Premium
Clinical and molecular characterization of a second case of 7p22.1 microduplication
Author(s) -
Preiksaitiene Egle,
Kasnauskiene Jurate,
Ciuladaite Zivile,
Tumiene Birute,
Patsalis Philippos C.,
Kučinskas Vaidutis
Publication year - 2012
Publication title -
american journal of medical genetics part a
Language(s) - English
Resource type - Journals
SCImago Journal Rank - 1.064
H-Index - 112
eISSN - 1552-4833
pISSN - 1552-4825
DOI - 10.1002/ajmg.a.35300
Subject(s) - macrocephaly , hypertelorism , gene duplication , craniofacial , intellectual disability , megalencephaly , refseq , genetics , medicine , gene , computational biology , bioinformatics , biology , genome
The use of high‐resolution microarray technology for investigation of patients with intellectual disability and/or congenital anomalies provided the unique possibility to identify new microdeletion/microduplication syndromes and discover the dosage sensitive genes, which are implicated in the manifestation of various genetic conditions.

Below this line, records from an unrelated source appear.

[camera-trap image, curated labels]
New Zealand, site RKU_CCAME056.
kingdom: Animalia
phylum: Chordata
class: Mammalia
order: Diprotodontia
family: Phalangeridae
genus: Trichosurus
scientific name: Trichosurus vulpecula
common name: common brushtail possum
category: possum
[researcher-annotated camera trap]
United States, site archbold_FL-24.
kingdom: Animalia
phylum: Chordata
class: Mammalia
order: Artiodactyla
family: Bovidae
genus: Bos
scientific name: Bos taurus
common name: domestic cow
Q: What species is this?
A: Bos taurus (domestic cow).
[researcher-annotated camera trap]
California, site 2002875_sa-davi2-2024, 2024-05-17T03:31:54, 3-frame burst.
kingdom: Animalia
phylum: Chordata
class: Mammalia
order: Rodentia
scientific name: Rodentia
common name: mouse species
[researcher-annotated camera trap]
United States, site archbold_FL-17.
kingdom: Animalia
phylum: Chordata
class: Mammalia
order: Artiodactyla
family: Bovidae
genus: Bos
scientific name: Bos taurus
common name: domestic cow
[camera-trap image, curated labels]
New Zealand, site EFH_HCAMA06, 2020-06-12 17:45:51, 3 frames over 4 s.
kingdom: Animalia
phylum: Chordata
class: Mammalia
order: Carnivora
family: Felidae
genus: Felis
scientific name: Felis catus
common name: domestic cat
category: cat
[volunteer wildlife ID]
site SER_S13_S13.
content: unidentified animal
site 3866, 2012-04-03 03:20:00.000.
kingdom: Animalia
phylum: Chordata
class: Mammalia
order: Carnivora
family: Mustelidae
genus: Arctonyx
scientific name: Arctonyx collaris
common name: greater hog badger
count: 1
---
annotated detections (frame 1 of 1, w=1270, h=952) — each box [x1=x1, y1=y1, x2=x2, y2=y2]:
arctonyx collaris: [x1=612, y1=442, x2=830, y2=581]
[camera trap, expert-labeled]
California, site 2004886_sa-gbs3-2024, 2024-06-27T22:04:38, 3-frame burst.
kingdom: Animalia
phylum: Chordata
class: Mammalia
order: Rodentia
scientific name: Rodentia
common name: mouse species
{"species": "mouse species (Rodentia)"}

Microduplication of the 7p22.1 region, 1.7 Mb in size, has very recently been reported, representing the smallest interstitional 7p duplication, associated with specific facial features and speech delay. We report on a patient with an even smaller 7p22.1 de novo microduplication, 1 Mb in size, detected in a 14.5‐year‐old patient with mild intellectual disability and similar facial dysmorphism, including macrocephaly, ocular hypertelorism, low‐set ears, and other features. There are 15 RefSeq genes included in this duplication. ACTB gene is a strong candidate gene for the alteration of craniofacial development. Further cases with similar duplications will contribute to the delineation of a potential new microduplication syndrome of 7p22.1. © 2012 Wiley Periodicals, Inc.